The number of extra cases up to age 69 years is approximately double these values for women who use systemic HRT for 10 years compared with those who use HRT for 5 years

Risk of ovarian cancer

Long-term use of combined HRT or oestrogen-only HRT is associated with a small (ARI 1 / 1,000) increased risk of ovarian cancer.
This excess risk disappears within a few years of stopping HRT.
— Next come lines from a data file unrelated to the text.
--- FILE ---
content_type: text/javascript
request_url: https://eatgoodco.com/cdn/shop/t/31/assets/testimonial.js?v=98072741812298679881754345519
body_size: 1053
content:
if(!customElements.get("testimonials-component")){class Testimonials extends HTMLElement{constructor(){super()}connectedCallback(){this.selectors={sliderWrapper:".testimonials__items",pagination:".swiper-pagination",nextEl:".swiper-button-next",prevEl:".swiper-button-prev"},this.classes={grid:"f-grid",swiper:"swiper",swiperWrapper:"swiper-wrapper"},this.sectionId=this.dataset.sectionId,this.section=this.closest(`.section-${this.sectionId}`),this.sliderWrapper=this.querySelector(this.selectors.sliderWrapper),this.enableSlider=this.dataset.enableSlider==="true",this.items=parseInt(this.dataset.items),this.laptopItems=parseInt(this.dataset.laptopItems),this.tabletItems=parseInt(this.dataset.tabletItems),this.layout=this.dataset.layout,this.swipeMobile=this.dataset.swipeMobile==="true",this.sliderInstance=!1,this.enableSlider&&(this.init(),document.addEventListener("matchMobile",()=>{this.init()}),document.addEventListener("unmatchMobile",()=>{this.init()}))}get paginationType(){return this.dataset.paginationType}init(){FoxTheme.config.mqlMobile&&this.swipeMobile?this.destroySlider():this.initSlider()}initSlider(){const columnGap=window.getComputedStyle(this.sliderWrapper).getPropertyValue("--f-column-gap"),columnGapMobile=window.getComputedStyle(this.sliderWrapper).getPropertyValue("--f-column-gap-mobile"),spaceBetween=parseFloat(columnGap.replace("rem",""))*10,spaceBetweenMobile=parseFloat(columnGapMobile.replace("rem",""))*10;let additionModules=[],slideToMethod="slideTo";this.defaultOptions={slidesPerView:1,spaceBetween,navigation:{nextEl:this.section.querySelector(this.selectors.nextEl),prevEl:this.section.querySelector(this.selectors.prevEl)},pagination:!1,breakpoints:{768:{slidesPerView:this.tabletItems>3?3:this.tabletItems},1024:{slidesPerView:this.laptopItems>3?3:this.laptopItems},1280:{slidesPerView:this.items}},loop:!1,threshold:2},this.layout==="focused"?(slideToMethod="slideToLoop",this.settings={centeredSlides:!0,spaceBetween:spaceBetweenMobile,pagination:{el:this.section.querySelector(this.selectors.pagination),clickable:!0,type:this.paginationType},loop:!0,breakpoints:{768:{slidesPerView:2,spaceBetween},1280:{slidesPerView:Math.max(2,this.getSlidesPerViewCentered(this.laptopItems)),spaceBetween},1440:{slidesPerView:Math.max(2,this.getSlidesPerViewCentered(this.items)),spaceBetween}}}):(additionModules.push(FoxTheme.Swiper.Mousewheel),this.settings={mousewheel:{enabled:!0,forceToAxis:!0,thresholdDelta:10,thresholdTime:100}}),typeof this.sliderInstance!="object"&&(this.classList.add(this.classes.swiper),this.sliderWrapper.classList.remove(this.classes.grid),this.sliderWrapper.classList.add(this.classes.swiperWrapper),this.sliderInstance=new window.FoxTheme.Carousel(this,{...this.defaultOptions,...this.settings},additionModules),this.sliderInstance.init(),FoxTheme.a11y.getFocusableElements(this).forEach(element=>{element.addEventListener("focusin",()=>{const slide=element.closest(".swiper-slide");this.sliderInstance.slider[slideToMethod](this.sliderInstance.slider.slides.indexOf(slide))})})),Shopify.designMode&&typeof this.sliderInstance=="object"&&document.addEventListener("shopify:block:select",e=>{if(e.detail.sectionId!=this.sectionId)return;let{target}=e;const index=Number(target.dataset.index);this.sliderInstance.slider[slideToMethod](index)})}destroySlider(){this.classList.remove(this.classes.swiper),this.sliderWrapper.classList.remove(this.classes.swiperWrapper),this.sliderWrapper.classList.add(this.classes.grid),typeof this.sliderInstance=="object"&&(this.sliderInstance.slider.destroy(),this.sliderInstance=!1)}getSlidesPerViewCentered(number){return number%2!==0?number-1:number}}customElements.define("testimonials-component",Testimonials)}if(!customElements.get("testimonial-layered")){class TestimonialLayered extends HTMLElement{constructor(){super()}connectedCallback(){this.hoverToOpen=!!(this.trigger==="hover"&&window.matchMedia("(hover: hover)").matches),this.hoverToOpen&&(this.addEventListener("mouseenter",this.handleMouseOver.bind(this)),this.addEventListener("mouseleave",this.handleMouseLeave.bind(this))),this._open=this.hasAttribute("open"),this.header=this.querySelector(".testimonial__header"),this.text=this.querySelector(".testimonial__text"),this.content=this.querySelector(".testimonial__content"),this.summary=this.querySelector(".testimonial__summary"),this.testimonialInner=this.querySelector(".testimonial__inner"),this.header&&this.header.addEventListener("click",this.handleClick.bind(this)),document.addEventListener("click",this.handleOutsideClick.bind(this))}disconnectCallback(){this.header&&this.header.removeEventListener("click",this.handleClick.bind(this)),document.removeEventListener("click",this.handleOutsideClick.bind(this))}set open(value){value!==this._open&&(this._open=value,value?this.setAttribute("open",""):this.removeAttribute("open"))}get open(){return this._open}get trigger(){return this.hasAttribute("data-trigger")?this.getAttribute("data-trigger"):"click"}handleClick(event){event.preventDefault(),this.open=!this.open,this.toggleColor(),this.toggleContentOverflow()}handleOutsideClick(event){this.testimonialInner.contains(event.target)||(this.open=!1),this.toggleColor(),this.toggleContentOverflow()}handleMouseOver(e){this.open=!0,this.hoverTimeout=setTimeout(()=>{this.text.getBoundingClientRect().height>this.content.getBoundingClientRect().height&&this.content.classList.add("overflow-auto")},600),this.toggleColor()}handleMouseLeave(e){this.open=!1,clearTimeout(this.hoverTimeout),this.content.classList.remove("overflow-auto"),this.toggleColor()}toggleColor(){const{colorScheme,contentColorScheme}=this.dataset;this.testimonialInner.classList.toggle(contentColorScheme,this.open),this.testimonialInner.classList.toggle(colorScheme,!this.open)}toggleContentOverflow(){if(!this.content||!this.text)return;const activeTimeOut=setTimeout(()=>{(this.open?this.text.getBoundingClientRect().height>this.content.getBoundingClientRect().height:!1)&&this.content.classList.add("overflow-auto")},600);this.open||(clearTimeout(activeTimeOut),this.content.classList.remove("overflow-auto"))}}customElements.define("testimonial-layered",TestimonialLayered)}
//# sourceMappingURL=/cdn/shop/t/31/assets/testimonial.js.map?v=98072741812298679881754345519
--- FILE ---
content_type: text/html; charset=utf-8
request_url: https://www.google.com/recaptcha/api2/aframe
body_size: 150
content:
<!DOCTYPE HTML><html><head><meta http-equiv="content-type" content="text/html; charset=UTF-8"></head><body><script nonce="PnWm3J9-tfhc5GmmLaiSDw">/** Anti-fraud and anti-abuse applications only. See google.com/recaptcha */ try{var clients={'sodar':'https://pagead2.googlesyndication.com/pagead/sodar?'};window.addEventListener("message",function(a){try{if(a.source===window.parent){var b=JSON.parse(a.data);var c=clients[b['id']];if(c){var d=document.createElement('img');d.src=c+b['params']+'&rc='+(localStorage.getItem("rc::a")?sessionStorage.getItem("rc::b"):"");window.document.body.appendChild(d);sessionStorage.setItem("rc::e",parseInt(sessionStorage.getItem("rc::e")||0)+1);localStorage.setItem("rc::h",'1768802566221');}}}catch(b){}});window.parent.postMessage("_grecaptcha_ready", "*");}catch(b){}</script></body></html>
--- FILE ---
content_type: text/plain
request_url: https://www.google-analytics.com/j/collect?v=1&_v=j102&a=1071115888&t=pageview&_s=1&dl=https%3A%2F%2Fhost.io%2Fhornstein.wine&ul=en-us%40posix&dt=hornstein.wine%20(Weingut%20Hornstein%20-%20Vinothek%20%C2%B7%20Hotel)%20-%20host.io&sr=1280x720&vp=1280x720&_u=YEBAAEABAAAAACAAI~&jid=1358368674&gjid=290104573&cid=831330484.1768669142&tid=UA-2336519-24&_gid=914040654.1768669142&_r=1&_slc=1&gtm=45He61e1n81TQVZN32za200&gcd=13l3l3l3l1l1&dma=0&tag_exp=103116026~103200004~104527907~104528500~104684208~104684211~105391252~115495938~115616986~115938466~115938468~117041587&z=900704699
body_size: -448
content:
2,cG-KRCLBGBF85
Risk of venous thromboembolism

Compared to oral oestrogen, transdermal oestrogen does not appear to increase the risk of VTE.
Avoid HRT in women with VTE risk factors: personal or family history of deep vein thrombosis or pulmonary embolism, severe varicose veins, obesity, trauma, or prolonged bed-rest.
Consider transdermal rather than oral HRT for menopausal women who are at increased risk of VTE, including those with a BMI over 30 kg/m2.
Combined HRT, used for five years, increases the risk of VTE by ARI 7 / 1,000 .
Micronised progeterone appears to be safest progestogen, but more data is needed.

Risk of Stroke

Oral (but not transdermal) oestrogen is associated with a small increase in the risk of stroke
Combined HRT or oestrogen-only HRT, used for five years, increases the risk of stroke by ARI 1 / 1,000

Risk of coronary heart disease

HRT does not prevent coronary heart disease and does not increase cardiovascular disease risk when started in women aged under 60 years.
There is an increased risk of coronary heart disease in women who start combined HRT more than 10 years after menopause.